The most controversial bar in Milwaukie is not the stealin'-drinkin'-fuckin'-fightin' Wichita Town Pub. It is, instead, this totally harmless wine bar with cheap wine on Mondays and Tuesdays. Wine:30's cozy elbow-bar space, with its neutral tones and urban-eclectic furniture, looks a little like a starter apartment for Frasier Crane; it might as well be the emblem of the new Orange Line dreams pinned to Milwaukie's ghost of a downtown. So why does the bar cause such uproar? The "parklet." They built a little patio on top of a few parking spaces, and their neighbors—Curves gym—raised a ruckus until the city made Wine:30 tear it down. But you know what? Screw 'em. The parklet's back up and fully permitted, which means downtown Milwaukie again has a patio worth sitting on. MATTHEW KORFHAGE.


OREGON CITY: THE HIGHLAND STILLHOUSE

201 S 2nd St., Oregon City, 723-6789, highlandstillhouse.com. 

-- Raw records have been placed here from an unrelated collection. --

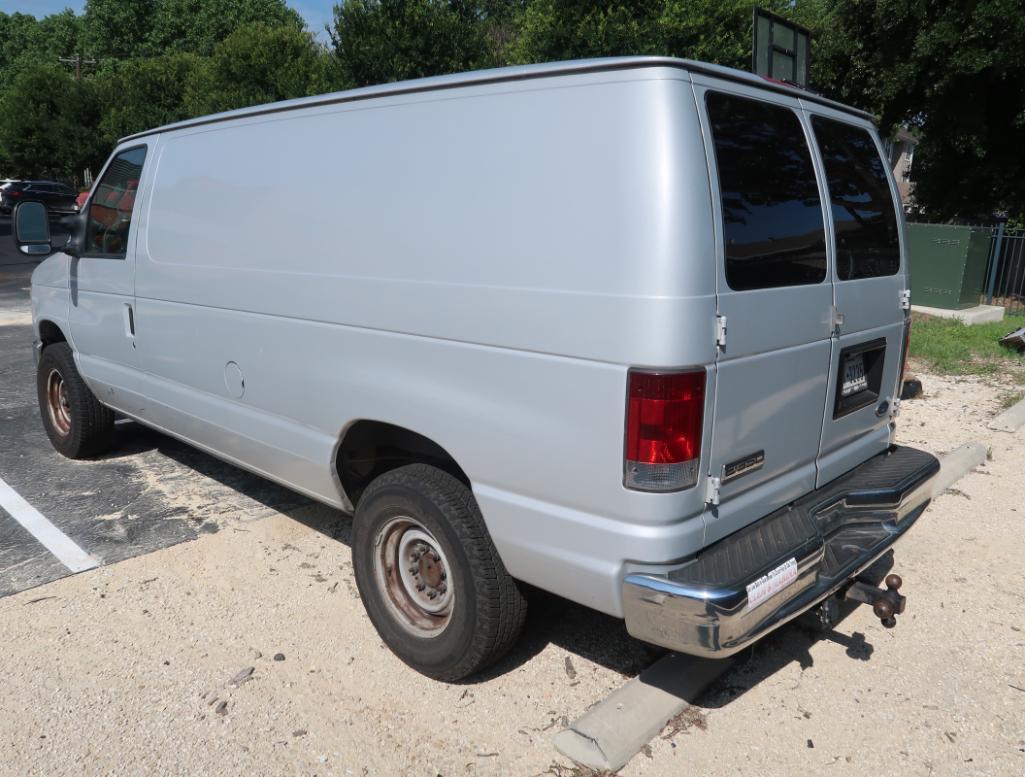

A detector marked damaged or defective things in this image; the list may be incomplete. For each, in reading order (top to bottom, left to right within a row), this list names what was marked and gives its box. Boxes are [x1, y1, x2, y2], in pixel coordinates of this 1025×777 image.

rusty wheel hub [45, 368, 72, 436]
rusty wheel hub [372, 516, 452, 636]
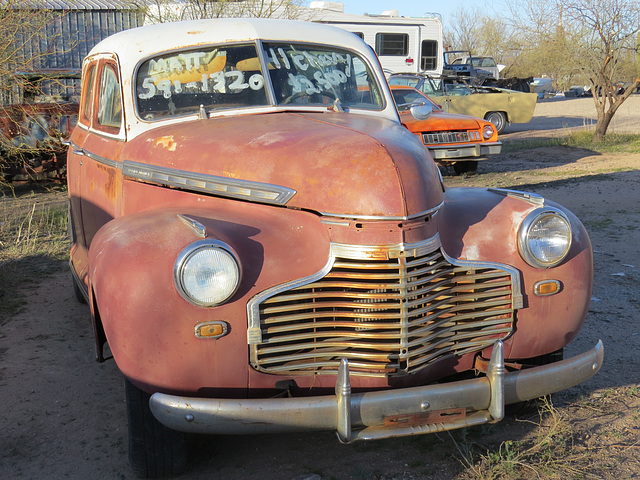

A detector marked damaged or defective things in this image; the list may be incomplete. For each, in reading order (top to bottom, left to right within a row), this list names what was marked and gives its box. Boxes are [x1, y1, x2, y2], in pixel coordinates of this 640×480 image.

rusty vintage car [392, 85, 502, 174]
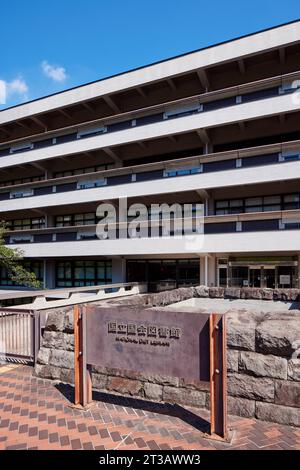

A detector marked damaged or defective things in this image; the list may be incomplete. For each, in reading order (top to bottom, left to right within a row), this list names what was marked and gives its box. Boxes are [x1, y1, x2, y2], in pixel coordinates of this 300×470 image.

rusted metal post [209, 314, 227, 438]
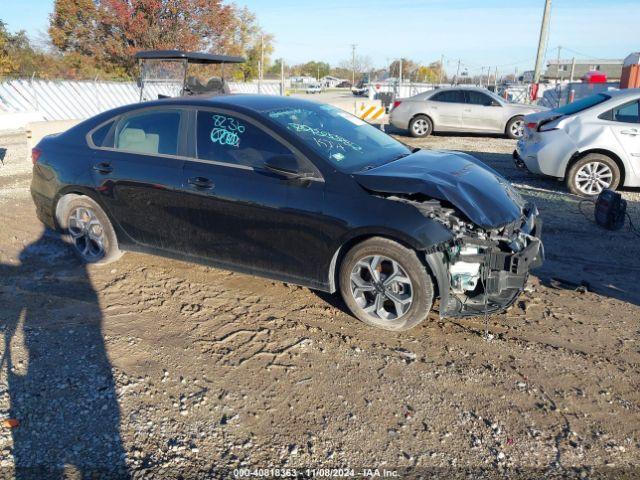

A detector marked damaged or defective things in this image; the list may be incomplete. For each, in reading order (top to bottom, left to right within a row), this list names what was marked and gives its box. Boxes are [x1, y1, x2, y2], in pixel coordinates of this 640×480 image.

crumpled hood [356, 151, 524, 230]
damaged front end [418, 199, 544, 318]
front bumper damage [422, 203, 544, 318]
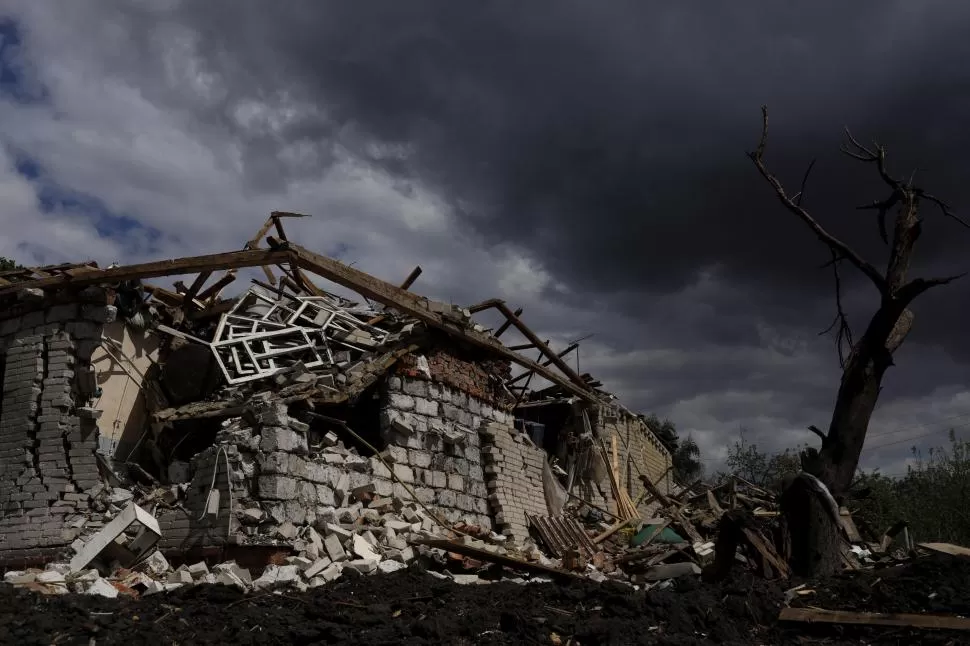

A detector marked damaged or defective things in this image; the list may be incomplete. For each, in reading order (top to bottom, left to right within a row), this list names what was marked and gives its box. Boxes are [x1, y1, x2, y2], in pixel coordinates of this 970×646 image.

broken wooden plank [0, 251, 292, 298]
broken wooden plank [780, 608, 970, 632]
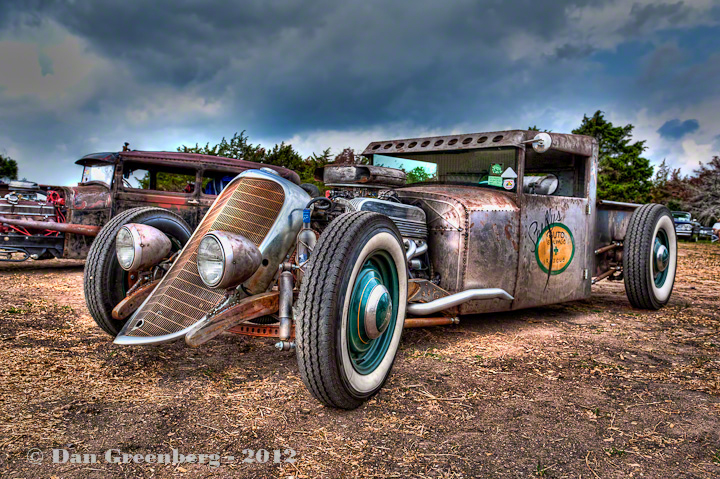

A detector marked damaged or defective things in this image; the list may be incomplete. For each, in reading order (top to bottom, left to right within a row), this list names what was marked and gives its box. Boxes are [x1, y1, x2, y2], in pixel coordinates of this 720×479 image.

rusty vintage car [0, 149, 300, 262]
rusty vintage car [84, 131, 676, 408]
rusty truck body [84, 131, 676, 408]
rusty hood side [396, 185, 520, 316]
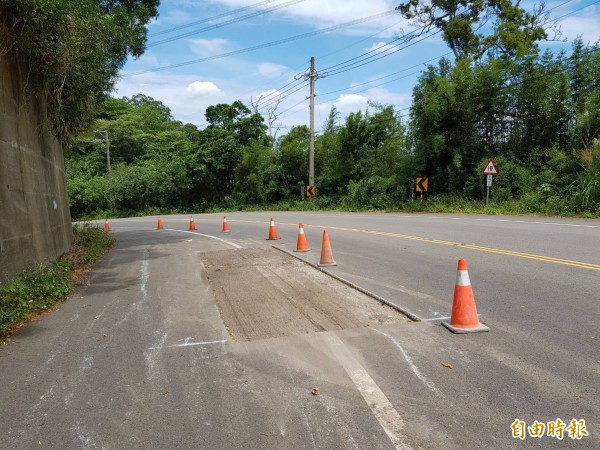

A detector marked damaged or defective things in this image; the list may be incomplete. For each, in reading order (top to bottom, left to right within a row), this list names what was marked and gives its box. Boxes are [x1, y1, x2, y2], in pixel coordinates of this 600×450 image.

pothole repair [202, 250, 408, 342]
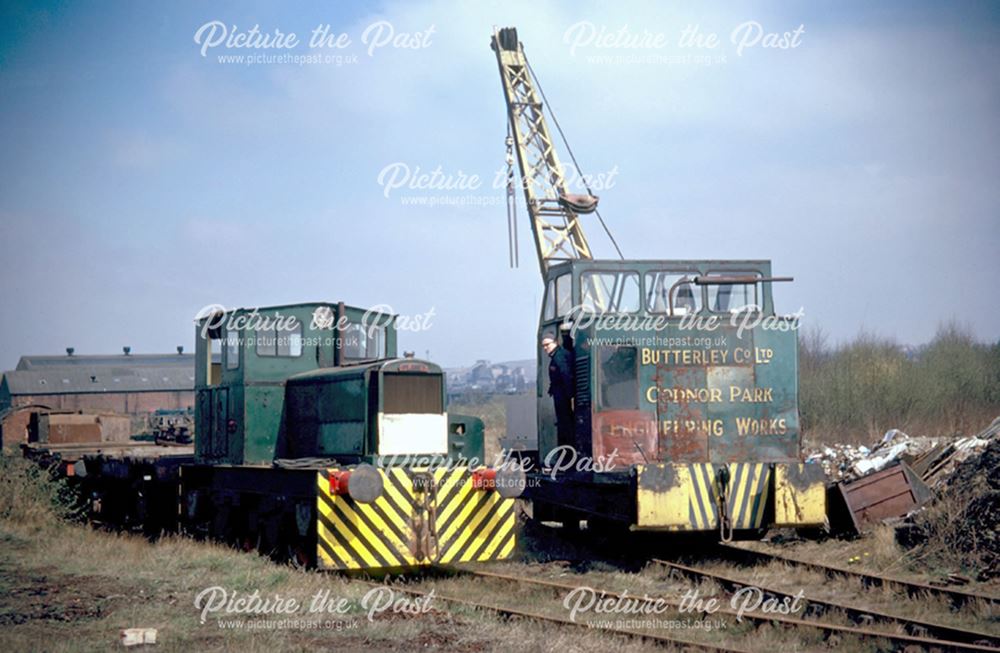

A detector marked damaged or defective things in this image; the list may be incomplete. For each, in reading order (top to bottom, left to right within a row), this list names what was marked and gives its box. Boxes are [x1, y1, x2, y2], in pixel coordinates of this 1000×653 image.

rusted metal panel [832, 460, 932, 532]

Deep in bar-happy Oregon City, the Highland Stillhouse reigns supreme over Willamette Falls with the most extensive Scotch selection that you're likely to get anywhere, including Scotland. The bourbon and Irish list would likewise shame any bar in Portland short of the Multnomah Whiskey Library, except that in this two-story beauty of a bar, you get absolutely none of the snoot. Take the 33 or 35 bus down there some weekend, and notch off the whiskeys like strikes on your bedpost. There'll soon be nothing left of the bed. MATTHEW KORFHAGE.


BEAVERTON: WATSON HALL

12655 SW 1st St., Beaverton, 616-2416, watsonhallbar.com.

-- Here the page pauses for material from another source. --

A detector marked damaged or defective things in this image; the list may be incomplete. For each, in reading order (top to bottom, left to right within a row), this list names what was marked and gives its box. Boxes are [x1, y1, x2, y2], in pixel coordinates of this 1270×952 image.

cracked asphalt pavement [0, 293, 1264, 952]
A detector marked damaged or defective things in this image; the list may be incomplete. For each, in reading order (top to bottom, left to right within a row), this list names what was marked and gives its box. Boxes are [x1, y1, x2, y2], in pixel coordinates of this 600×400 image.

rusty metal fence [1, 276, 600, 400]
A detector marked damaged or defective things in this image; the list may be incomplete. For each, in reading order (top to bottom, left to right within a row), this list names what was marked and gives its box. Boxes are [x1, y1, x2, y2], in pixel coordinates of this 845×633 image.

This gin joint lies in the heart of downtown Beaverton, on the same block as a midcentury modern consignment store and its sister restaurant, Decarli. The cocktail menu is respectable and the happy-hour snacks delightful (especially the $3 grilled-cheese Gruyère). Figure out which drink is $6 at happy hour, and order that. Amid tattooed servers, the haute bar foods and aging yuppie patronage, Watson Hall would be out of place in the Pearl or downtown. But in Beaverton, it's remarkable. JOHN LOCANTHI.


TIGARD: MAX'S FANNO CREEK BREW PUB

12562 SW Main St., Tigard, 624-9400, maxsfannocreek.com. 

Max's proves that being the best brewery in Tigard can actually mean something outside of, well, Tigard. The pub is large, has a patio, and is soccer-mom-friendly. Beer selection is vast and quaff-worthy, and it is delivered tank-to-tap from 10 tanks behind the bar—a rarity even in the beer-soaked Portland city center. Belgians such as the Reverend's Daughter taste ester-y and vibrant, and hoppy ales such as the IPA balance their bitterness with a well-calculated malt backbone. Max's is still one of the best places to drink beer in the suburbs, and is wholeheartedly deserving of as much time you have to spend in, well, Tigard. PARKER HALL.


HILLSBORO: SYUN IZAKAYA 

209 NE Lincoln St., Hillsboro, 640-3131, syun-izakaya.com.

The most singular drinking experience in Hillsboro is tucked into the basement of the old downtown library. Syun was the first izakaya in the Portland area, and still boasts its biggest collection of shochu, not to mention a boggling variety of sake available in flights for $12 to $18, with a customer base that's almost entirely Japanese, who spill out from the burnished pine of the izakaya onto its two-level front porch. Ask your server about her favorite sake among the rotating selection, and you may get steered down the oft untrodden path of fruit infusions. Always complement the sake's sweet riciness with the bracing brine of grilled mackerel. MATTHEW KORFHAGE.